§ **Texto de lectura**:
——————————

La idea de revelar los “huecos” o “hiatos” del poema, como especialmente significativos, podía ser relativamente innovadora para su época (nota 4). Pero el mecanismo de la revelación no termina de cuajar. Por ejemplo: “No hay en el Poema ningún pasaje en que se describan festines, a los que eran muy aficionados los indios. Evidentemente, Martín Fierro vivió fuera de los toldos, a distancia, y sólo presenció algo de lo que acontecía a campo raso” (p. 906). Aquí, y en otros lados, de una ausencia, Martínez Estrada deduce, infiere otra ausencia, ya que parte del presupuesto de que Martín Fierro es un personaje en cierta manera real. Lo que recuerda el debate, tradicional en la crítica literaria, sobre si Hamlet se había acostado o no con Ofelia (nota 5): ¿Qué estatus tiene algo que ocurre “fuera” del espacio textual?
Martínez Estrada no puede responder. Borges, sí.
¿Qué hace Borges en “Biografía de Tadeo Isidoro Cruz...”? Precisamente, y en principio, tomar el tópico de la biografía, aquello que Martínez Estrada asigna a Martín Fierro, e invertirlo, mediante un proceso de ficcionalización.
“Mi propósito —dice Borges— no es repetir su historia [la de Cruz]” (nota 6). “La aventura consta en un libro insigne; es decir, en un libro cuya materia puede ser todo para todos (I Corintios 9:22), pues es capaz de casi inagotables repeticiones, versiones, perversiones. Quienes han comentado, y son muchos, la historia de Tadeo Isidoro, destacan el influjo de la llanura sobre su formación, pero gauchos idénticos a él nacieron y murieron en las selváticas riberas del Paraná y en las cuchillas orientales” (p. 561). Aquí Borges prácticamente repite, como en espejo, su tesis de “La literatura gauchesca”, publicada varios años antes (nota 7), lo que, entre otras cosas, reafirma el carácter metatextual o, por lo menos, deliberadamente polémico, del cuento.

——————————

§ **Consigna**: En el texto de lectura, ¿de qué presupuesto parte Martínez Estrada para deducir una ausencia a partir de otra?

Registros de preguntas de razonamiento espacial:
——————————

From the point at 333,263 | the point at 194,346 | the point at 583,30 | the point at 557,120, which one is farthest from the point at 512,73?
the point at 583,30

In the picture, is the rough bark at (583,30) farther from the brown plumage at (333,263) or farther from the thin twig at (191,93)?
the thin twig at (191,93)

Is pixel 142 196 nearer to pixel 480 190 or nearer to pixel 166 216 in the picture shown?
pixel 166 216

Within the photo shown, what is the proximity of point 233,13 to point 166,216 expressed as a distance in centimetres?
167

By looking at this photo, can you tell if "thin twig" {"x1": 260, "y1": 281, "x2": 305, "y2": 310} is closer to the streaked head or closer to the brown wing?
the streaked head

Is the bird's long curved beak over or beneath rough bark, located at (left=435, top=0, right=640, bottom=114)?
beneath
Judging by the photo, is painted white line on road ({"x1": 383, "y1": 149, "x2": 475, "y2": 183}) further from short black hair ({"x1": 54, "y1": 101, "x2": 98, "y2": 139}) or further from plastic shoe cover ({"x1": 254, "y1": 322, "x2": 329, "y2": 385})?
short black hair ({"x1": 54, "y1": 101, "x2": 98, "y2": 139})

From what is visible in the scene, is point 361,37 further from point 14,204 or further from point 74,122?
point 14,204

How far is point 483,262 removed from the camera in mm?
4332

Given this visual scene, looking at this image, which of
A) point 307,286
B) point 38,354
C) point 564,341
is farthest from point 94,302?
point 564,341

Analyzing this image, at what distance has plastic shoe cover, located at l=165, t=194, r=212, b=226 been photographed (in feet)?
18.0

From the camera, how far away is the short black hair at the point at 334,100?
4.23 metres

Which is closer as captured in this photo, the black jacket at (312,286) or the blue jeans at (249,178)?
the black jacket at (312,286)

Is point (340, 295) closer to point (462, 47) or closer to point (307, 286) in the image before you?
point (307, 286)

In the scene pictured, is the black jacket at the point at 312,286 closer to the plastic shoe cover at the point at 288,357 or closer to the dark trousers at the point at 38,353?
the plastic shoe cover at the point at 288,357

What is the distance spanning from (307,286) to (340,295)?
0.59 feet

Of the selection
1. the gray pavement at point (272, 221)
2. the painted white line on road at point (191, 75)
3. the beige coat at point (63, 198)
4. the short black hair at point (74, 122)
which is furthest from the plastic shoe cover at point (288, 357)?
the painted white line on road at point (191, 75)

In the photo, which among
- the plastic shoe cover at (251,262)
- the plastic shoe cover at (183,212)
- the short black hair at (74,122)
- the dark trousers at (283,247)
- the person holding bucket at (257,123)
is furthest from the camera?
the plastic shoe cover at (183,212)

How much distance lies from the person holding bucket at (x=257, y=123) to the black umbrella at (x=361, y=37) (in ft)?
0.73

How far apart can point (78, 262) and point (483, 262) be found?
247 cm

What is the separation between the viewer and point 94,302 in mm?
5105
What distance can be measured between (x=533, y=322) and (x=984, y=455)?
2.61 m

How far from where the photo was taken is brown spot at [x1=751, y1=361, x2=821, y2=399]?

——————————

§ **Resultado del ejercicio**: Parte del presupuesto de que Martín Fierro es un personaje en cierta manera real.